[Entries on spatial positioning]
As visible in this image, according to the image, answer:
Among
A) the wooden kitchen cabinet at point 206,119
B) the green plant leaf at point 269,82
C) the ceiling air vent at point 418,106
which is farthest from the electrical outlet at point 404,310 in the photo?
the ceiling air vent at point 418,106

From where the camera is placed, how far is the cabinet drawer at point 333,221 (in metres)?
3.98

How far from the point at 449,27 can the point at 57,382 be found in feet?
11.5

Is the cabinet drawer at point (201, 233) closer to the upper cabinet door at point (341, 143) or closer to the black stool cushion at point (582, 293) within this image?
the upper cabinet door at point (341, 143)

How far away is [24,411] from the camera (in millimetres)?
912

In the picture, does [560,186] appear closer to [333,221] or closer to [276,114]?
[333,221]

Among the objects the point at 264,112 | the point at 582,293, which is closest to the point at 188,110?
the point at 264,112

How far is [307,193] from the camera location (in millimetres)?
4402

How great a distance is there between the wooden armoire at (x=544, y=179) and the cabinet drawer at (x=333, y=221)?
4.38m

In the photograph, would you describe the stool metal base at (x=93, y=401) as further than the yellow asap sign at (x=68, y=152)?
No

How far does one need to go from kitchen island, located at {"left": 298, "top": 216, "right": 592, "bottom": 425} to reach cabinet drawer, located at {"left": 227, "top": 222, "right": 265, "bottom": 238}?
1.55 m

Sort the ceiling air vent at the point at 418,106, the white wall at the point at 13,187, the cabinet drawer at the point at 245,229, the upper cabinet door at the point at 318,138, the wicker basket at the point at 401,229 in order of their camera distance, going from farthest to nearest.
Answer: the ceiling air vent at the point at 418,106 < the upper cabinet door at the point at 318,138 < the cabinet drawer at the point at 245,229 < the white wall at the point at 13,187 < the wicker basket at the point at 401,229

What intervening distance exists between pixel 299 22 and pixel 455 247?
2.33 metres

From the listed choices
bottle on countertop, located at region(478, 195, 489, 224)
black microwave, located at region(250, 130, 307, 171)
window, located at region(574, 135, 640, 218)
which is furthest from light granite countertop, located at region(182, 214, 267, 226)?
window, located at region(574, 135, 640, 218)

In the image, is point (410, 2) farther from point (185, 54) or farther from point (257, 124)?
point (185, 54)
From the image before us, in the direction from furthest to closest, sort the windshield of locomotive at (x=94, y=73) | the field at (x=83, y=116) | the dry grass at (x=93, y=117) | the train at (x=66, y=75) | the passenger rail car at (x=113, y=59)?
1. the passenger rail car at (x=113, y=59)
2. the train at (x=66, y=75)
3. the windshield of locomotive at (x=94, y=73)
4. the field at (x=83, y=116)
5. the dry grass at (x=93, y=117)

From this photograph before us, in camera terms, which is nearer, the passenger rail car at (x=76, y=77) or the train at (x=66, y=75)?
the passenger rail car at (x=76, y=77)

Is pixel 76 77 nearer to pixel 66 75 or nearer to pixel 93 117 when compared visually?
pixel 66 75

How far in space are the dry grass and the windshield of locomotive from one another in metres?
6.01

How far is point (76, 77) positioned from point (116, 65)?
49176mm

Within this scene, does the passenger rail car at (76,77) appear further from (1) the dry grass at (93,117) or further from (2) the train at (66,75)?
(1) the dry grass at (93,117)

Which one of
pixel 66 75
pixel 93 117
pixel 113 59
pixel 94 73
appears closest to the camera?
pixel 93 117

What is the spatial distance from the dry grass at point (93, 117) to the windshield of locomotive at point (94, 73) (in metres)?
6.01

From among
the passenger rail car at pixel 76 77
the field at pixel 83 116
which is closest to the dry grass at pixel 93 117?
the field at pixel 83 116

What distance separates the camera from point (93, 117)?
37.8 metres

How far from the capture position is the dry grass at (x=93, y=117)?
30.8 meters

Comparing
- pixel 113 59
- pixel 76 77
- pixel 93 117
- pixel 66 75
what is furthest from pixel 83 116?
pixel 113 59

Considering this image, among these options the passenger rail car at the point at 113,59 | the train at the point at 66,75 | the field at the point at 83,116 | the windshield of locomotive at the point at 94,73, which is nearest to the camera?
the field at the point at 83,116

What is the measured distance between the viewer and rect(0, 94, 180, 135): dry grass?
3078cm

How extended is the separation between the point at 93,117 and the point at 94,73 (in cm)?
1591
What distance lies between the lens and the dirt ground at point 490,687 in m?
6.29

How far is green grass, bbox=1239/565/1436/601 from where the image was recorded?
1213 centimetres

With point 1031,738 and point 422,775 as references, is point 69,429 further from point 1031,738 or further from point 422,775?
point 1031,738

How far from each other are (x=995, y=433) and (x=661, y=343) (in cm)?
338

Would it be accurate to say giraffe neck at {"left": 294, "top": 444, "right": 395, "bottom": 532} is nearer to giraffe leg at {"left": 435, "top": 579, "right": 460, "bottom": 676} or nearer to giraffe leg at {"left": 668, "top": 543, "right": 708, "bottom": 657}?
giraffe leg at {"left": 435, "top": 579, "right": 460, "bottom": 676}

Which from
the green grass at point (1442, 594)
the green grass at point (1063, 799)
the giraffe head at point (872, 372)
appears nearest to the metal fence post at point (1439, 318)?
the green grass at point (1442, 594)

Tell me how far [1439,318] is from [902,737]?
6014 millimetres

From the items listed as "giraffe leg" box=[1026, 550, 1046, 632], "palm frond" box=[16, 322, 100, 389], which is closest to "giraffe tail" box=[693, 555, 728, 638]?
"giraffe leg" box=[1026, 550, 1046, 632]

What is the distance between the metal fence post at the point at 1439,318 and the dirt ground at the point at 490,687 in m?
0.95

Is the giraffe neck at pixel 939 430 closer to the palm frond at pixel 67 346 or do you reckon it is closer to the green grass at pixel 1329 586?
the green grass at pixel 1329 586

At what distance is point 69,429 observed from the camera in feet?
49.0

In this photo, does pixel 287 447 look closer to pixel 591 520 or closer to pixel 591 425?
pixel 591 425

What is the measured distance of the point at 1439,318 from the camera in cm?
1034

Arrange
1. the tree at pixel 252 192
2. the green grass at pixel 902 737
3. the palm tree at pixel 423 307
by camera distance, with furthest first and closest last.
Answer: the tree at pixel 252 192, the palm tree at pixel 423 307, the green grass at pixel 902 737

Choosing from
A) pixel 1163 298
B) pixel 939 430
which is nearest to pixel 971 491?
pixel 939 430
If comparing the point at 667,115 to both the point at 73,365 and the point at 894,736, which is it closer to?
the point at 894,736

# [WHAT IS ASKED]
Transcribe the records above exactly, but only from the line that contains "Tell me how far [1439,318] is from [902,737]?" through their final line, inclusive.

# [PROBLEM SOLUTION]
Tell me how far [1439,318] is from [902,737]?
6014 millimetres

From the items listed as "giraffe leg" box=[1026, 550, 1046, 632], "palm frond" box=[16, 322, 100, 389], which is closest to "giraffe tail" box=[693, 555, 728, 638]?
"giraffe leg" box=[1026, 550, 1046, 632]

What is the distance between the metal fence post at the point at 1439,318 and the dirt ground at the point at 490,687 in m?
0.95

Is the giraffe neck at pixel 939 430 closer to the palm frond at pixel 67 346 or do you reckon it is closer to the green grass at pixel 1329 586?
the green grass at pixel 1329 586

At what distance is point 69,429 observed from the camera in feet?
49.0

In this photo, does pixel 287 447 look closer to pixel 591 520 or closer to pixel 591 425?
pixel 591 425

What is the measured distance of the point at 1439,318 from the camera in cm?
1034

Arrange
1. the tree at pixel 252 192
2. the green grass at pixel 902 737
3. the palm tree at pixel 423 307
by camera distance, with furthest first and closest last.
Answer: the tree at pixel 252 192, the palm tree at pixel 423 307, the green grass at pixel 902 737

Choosing from
A) pixel 1163 298
B) pixel 939 430
which is nearest to pixel 971 491?
pixel 939 430
If comparing the point at 667,115 to both the point at 73,365 and the point at 894,736, which is it closer to?
the point at 894,736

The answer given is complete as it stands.